Zoom for details. You can use gestures to zoom and pan within an image while you’re adjusting it to see the effects of your changes close up. You can zoom to fill the entire screen, as shown.
Use the new editing tools
Tap the dial icon, and the general editing tools appears, which you swipe through. An all-caps label appears below the image, identifying which of the 16 tools is selected. The intensity slider appears below the tool when your iPhone or iPad is in portrait orientation and to its right in landscape.
You’re familiar with the Auto tool, which is like the legendary “make better” button. Tap it, and Photos analyzes the image and applies a number of corrections to make it pop. In this update, however, you can use the intensity slider to increase or reduce the overall enhancement.
You’ll also notice that each editing control shows the amount of adjustment applied as a filled portion of the outline of the circle surrounding its icon. Positive values—increasing the setting—show as yellow in the circle, while negative values show as a white line in the perimeter. This all lets you take in adjustments at a glance when you want to modify them individually.

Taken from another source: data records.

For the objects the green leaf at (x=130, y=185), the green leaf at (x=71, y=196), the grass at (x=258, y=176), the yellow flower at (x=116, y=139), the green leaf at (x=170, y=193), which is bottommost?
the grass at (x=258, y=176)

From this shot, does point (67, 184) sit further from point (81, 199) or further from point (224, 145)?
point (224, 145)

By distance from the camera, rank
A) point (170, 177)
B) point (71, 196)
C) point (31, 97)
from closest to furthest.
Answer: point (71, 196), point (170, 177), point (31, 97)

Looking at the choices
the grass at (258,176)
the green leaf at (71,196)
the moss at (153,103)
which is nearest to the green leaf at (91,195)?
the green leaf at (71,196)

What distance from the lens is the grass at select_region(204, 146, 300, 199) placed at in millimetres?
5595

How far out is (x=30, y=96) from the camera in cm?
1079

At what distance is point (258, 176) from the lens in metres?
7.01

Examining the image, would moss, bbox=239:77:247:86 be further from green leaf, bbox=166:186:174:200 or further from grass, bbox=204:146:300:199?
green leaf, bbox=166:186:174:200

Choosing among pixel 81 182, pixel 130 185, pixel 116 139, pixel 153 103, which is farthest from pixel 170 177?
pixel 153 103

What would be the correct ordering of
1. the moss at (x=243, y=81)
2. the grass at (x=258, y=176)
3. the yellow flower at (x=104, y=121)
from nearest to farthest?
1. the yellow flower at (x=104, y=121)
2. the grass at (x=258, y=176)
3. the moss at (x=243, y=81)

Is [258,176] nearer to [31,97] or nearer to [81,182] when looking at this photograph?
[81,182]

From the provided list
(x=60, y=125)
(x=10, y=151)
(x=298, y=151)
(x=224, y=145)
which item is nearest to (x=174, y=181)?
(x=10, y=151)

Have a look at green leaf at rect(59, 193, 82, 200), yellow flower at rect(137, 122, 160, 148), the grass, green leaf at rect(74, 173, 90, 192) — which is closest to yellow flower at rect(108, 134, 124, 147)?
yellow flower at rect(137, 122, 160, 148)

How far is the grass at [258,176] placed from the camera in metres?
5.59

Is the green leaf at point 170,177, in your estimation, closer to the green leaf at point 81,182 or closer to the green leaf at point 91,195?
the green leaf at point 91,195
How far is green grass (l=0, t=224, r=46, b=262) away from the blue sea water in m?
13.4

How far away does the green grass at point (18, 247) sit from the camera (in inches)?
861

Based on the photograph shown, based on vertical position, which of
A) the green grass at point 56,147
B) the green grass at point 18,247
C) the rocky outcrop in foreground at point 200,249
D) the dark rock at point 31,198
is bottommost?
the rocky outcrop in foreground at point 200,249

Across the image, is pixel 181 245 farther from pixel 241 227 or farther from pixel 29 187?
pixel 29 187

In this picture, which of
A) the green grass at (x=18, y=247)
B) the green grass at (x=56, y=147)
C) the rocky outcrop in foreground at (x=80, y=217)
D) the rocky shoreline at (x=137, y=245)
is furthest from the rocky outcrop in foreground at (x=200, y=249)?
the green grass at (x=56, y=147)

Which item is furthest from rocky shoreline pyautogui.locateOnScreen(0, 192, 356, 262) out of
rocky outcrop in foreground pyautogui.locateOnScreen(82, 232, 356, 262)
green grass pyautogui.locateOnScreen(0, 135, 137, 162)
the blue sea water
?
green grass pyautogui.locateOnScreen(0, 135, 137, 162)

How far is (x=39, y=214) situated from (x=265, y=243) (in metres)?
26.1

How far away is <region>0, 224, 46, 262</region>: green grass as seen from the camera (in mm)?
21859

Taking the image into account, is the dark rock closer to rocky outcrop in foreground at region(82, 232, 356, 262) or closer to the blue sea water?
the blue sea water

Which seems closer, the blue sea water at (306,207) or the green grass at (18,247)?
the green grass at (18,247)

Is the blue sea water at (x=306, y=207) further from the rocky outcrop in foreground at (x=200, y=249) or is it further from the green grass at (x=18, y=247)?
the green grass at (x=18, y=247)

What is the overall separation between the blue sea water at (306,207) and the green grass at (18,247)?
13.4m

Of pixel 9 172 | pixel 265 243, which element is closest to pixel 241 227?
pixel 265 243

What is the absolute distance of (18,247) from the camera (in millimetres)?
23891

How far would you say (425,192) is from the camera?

Tap the control, and Photos toggles it to 0 or a neutral settings, depending on the tool; tap again, and the previous value is restored.
You can also view the image with and without current corrections. Tap the image and corrections disappear. Photos displays a label that says Cropped Original if the entire image isn’t shown. You can tap to get back to the current modifications or, after a few seconds, the display toggles back to that, too.

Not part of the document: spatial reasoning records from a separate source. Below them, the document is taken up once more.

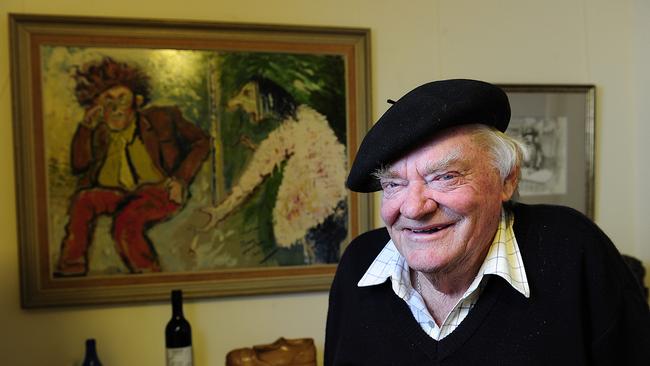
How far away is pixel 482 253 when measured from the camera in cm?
125

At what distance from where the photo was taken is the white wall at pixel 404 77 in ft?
6.59

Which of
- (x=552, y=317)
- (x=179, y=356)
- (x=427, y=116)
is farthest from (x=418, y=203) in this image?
(x=179, y=356)

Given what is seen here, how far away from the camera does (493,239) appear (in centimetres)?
126

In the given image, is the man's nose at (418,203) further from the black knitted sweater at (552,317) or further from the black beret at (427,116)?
the black knitted sweater at (552,317)

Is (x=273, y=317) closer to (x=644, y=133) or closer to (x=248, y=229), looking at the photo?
(x=248, y=229)

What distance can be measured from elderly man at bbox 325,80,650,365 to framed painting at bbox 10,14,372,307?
0.93 metres

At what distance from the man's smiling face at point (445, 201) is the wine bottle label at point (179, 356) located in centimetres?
101

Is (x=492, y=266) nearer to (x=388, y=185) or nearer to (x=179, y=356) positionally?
(x=388, y=185)

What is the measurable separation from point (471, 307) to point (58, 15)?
1.55 m

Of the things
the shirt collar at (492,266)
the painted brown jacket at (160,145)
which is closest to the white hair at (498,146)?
the shirt collar at (492,266)

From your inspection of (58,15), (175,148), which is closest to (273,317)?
(175,148)

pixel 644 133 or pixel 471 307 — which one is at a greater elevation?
pixel 644 133

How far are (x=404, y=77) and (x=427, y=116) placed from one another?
3.93ft

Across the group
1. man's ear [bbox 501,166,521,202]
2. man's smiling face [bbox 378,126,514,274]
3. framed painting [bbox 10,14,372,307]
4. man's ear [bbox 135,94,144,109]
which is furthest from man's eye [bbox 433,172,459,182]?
man's ear [bbox 135,94,144,109]
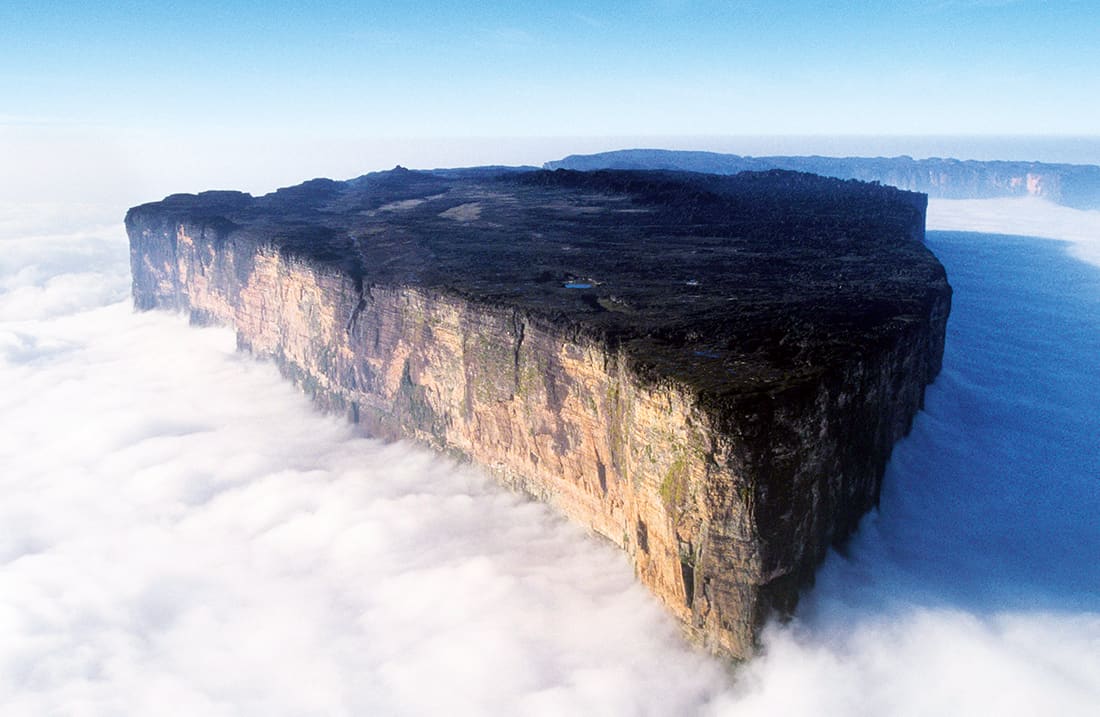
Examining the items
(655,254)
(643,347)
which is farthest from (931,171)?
(643,347)

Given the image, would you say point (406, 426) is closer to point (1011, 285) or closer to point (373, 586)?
point (373, 586)

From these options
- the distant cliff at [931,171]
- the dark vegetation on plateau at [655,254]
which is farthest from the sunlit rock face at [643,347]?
the distant cliff at [931,171]

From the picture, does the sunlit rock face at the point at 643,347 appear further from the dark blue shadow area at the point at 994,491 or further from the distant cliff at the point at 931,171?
the distant cliff at the point at 931,171

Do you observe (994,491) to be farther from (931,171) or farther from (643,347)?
(931,171)

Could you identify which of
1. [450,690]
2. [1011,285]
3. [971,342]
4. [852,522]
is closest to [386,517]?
[450,690]

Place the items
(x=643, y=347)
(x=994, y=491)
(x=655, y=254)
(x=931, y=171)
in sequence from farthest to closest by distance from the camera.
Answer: (x=931, y=171) < (x=655, y=254) < (x=994, y=491) < (x=643, y=347)

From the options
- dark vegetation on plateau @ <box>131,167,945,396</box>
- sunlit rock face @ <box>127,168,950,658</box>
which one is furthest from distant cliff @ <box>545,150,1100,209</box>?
sunlit rock face @ <box>127,168,950,658</box>

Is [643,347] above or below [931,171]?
below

Instead of using Auto, you can swipe and pick specific controls to adjust from scratch. For example, increasing contrast puts more tonal difference between midtones, which can make an image look starker—often bad for photos of people, but good for those of objects. You might also try Definition, which combines sharpening and contrast in a photo’s midtones, enhancing detail more subtly.
Noise Reduction is a big help for photos taken in low-light conditions, which can produce speckling or other kinds of artifacts across smoother areas of tone. Don’t pump it up too much, or your images start to look ultra smooth and artificial. Balancing Sharpness and Noise Reduction can often dramatically improve a picture’s clarity.
Exposure, Brilliance, Highlights, Shadows, Contrast, Brightness, and Black Point all adjust different aspects of an image’s overall tonal range. Exposure bumps all tones up, and can blow out (eliminate detail) from the lightest areas. Brightness and Brilliance carve out aspect of tones to change, and can bring out detail from a dark photo or enhance the brightest parts—but so can Shadows and Highlights, which affect only the darkest and brightest tones. It’s worth experimenting to find the right balance, and this new editing environment makes it very easy to play with values.
While Photos now includes Vibrance, Tint, and Warmth—Saturation was already present—it can be difficult to get the right tone on your images when you’re trying to adjust for natural or artificial lighting. Photos in macOS still offers more robust adjustment tools, especially in its White Balance section.
One missing piece are the black and white controls, still available in macOS, which let you switch a picture from color to grayscale. However, you can use the Mono, Silvertone, and Noir filters to apply a conversion, and then use the editing controls to tweak the tonal shape.
Crop and straighten in multiple dimensions
You might think it peculiar that I am jumping up and down—and side to side—about cropping, but the update in cropping controls and automatic correction dramatically improves how you can correct a shot or make artistic modifications within the Photos app.
Previously, you just had cropping edges and corners, a rotation dial, and the proportions button (still present, but improved) to choose cropping ratios. Now, there are three adjustment tools. It helps to visualize an image in this mode as being a real photo you hold in your hands that you can move around. The tools are:
Standard rotation (icon at left) is the familiar rotation around the axis as if the photo is held flat in front of you and you turn it from a car’s steering wheel.
Tilt forward/backwards (middle icon) treats the photo as if you’re tilting it towards you at the top with the bottom nearly anchored, with the perspective warping as you do (negative slider), or towards you from the bottom with the top mostly anchored (positive slider).
Tilt left/right (icon at right) tilts the image with perspective towards you from the left with the right loosely anchored (negative slider) or towards you from the right with the left more firmly in place (positive slider).
This combination can let you correct for optical effects, particularly in adjusting images taken with the new ultra-wide-angle lens on the iPhone 11 series.
Tapping the Crop tool before making any changes triggers an analysis by Photos. Previously, this applied just straightening. Now it may also automatically apply a tilt, too. If corrections were made, an white-on-yellow AUTO button at the top appears with a dash-bordered square to its left. You can tap that button to toggle those changes off and on.
Finally, if you have an iPhone 11 model phone, you can turn on Capture Outside the Frame in Settings > Camera, and if you’re shooting at 1x (all iPhone 11 models) or 2x (iPhone 11 Pro and Pro Max), the Camera app captures additional detail used for automatic framing, but that’s available for adjustment in the Crop view.
The Camera app may automatically apply cropping adjustments using information outside the frame if Settings > Camera > Auto Apply Adjustments is on. If so, you see a blue AUTO label in Photos. (I have no yet seen this appear after taking a large number of over-captured photos, however.)